Tuesday, June 1, 2010

European Disunion

Today's Wall Street Journal reports that Germany and the European Central Bank are at odds over the ECB's open market bond purchases. The Germans haven't liked this program since the moment it was announced, believing it to transgress the ECB's most fundamental anti-inflation mandate. Now, the Journal reports that German officials have questioned the ECB's purchases of 25 billion Euros worth of Greek bonds. Greece already relies on bailout funds to finance its debt, rather than the secondary market, and German officials evidently reason that the ECB wouldn't need to intervene in the secondary market that Greece can no longer access. However, such purchases would bail out European banks holding Greek debt. The Journal reports that French banks are the largest holders of Greek debt.

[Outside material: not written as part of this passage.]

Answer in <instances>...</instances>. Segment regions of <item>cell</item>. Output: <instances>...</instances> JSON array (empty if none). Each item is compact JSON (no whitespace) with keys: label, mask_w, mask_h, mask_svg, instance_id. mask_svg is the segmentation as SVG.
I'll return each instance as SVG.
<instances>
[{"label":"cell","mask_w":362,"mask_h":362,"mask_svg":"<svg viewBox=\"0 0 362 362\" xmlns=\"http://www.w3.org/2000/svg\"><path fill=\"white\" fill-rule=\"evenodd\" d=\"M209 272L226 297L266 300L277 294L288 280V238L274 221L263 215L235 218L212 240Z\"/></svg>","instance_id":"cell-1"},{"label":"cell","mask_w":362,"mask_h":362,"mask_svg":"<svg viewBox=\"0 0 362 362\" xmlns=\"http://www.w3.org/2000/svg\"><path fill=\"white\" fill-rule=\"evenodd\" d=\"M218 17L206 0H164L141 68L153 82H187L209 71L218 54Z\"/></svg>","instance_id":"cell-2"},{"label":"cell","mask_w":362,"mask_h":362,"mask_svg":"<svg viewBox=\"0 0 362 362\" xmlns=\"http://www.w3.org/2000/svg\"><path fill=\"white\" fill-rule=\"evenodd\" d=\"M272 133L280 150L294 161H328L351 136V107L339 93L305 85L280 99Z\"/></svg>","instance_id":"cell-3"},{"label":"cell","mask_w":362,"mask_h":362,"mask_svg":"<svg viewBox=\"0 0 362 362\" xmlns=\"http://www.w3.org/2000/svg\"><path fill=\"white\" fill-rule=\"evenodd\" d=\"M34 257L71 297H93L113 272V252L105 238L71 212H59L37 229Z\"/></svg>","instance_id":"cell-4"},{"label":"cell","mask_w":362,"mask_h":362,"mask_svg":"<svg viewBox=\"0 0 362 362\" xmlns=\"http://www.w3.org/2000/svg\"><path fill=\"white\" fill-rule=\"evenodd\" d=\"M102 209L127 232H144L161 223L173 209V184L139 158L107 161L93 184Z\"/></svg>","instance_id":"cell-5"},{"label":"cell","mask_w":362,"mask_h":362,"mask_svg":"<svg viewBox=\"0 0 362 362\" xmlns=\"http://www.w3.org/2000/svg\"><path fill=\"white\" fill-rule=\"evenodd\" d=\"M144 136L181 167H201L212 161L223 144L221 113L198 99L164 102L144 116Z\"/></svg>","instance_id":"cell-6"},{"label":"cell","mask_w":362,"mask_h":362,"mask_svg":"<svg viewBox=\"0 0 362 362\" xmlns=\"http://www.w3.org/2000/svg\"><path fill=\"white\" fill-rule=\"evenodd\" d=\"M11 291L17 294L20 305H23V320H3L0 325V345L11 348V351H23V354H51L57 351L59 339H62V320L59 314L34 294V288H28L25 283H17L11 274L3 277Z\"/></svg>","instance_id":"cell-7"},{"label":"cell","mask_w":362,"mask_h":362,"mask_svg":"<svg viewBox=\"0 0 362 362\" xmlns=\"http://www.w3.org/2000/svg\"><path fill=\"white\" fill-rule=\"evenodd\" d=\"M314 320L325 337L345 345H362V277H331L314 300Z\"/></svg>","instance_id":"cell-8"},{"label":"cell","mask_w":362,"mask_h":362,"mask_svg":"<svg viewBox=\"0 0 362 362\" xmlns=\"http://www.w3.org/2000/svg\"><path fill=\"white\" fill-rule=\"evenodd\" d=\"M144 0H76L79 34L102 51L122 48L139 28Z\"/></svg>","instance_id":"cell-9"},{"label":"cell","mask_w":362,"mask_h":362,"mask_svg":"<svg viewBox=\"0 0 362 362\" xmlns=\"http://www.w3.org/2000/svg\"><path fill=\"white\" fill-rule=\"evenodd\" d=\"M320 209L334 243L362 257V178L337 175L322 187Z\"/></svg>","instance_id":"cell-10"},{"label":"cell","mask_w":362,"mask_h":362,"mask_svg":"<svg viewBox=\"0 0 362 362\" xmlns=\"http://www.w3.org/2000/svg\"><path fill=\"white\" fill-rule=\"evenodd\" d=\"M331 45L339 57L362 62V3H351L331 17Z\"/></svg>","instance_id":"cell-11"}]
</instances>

Jean-Claude Trichet, the President of the ECB, is sometimes rumored to be considering a challenge to Nicholas Sarkozy for the Presidency of France. If so, it would hardly hurt his prospects to act visibly to protect French banks. Of course, some of the money that might have been used to buy Greek bonds from French banks comes from Germany. All the better from the French perspective, but the Germans might take a different point of view, especially if the bond purchase program could advance the ambitions of a French politician they don't like.

The May 10, 2010 trillion dollar Euro bloc bailout package changed the bloc fundamentally. What was once a group of nations joined together to share the economic benefits of a common, stable currency transformed itself into a fiscal union. The wealthier Euro bloc nations are tightening their belts to protect and subsidize the poorer members. But the new "union," created in the ad hoc crisis atmosphere of a bond vigilante ambush, is voluntary. It requires, above all, the unwavering commitment of the two largest members, Germany and France. If these two heavyweights begin sparring with each other, disunion will follow. The fact that the ECB has been reticent about the details of the bond purchase program would only fuel German suspicions. Germany no doubt feels it has already been caught by surprise too many times in the sovereign debt crisis.

Enormously powerful market forces press on the Euro and the Euro bloc's sovereign debt. The May 10, 2010 Euro bloc bailout package is a slender seawall, and if it cracks even slightly, the bloc could dissolve. If the ECB were using, in part, German funds to bail out French banks holding Greek debt, that would only illustrate a fortiori why the Euro bloc can't succeed. There are no controls, there is no supervision. Accountability always comes after the fact, when the damage has been done. In a sense, many Germans now feel that they are subject to taxation without representation. Americans understand that feeling, and know where it can lead.